The instructors will have regularly scheduled office hours each week. You are encouraged to make use of these to discuss aspects of the course including lecture material and homework problems. In cases where you cannot make office hours, contact the course staff to arrange an appointment.

Piazza

We have enabled Piazza to facilitate collaborative problem solving between students. It does not serve as constant on-demand access to course instructors. If you have pressing concerns, make sure to ask during lectures or office hours. Do not post homework solutions on Piazza.

Academic Honesty

Honor code

All homework submitted must be your own work. Review the College of Engineering’s Honor Code here: http://www.engin.umich.edu/college/academics/bulletin/rules (Links to an external site.)

In this class, as in many others at the University, you will be expected to include and sign the Honor Pledge on each assignment you submit. The Honor Pledge is as follows:

I have neither given nor received unauthorized aid on this assignment, nor have I concealed any violations of the Honor Code.

The Honor Code is based on these tenets:

  1. Engineers must possess personal integrity both as students and as professionals. They must be honorable people to ensure safety, health, fairness, and the proper use of available resources in their undertakings.
  2. Students in the College of Engineering community are honorable and trustworthy persons.
  3. The students, faculty members, and administrators of the College of Engineering trust each other to uphold the principles of the Honor Code. They are jointly responsible for precautions against violations of its policies.
  4. It is dishonorable for students to receive credit for work that is not the result of their own efforts.

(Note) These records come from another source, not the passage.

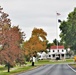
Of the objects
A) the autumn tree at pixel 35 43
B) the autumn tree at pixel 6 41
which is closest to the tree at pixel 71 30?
the autumn tree at pixel 35 43

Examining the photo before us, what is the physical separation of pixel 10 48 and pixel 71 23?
105 ft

Among other things, the Honor Code forbids plagiarism. To plagiarize is to use another person’s ideas, writings, etc. as one’s own, without crediting the other person. Thus, you must credit information obtained from other sources, including websites, e-mail or other written communications, conversations, articles, books, etc.

Collaboration

We expect strict adherence to the Engineering Honor Code in all assignments and exams. All problem sets (homework assignments) are to be completed on your own. You are encouraged to discuss ideas and techniques broadly with other class members, but all written works, whether in scrap or final form, are to be generated by you working alone unless otherwise expressly stated in the homework assignment. You are not allowed to sit together and work out the details of the problems with anyone. You are not allowed to discuss the problem set with previous class members, nor anyone else who has significant knowledge of the details of the problem set. Nor should you compare your written solutions, whether in scrap paper form or your final work product, to other students (and vice versa). You are also not allowed to possess, look at, use, or in any way derive advantage from the existence of solutions prepared in prior years, whether these solutions were former students' work products or copies of solutions that had been made available by instructors. Violation of this policy is grounds to initiate an action that would be filed with the Dean’s office and would come before the College of Engineering’s Honor Council. If you find any ambiguity about this policy, it is your responsibility to contact the course staff for clarification.

Special Accommodations

If you have disabilities or medical conditions that require some form of accommodations, please contact your instructor and the Office of Students with Disabilities at the start of the term so that arrangements can be made to accommodate you.

Note: The instructor reserves the right to modify course policies and the course calendar according to the progress and needs of the class.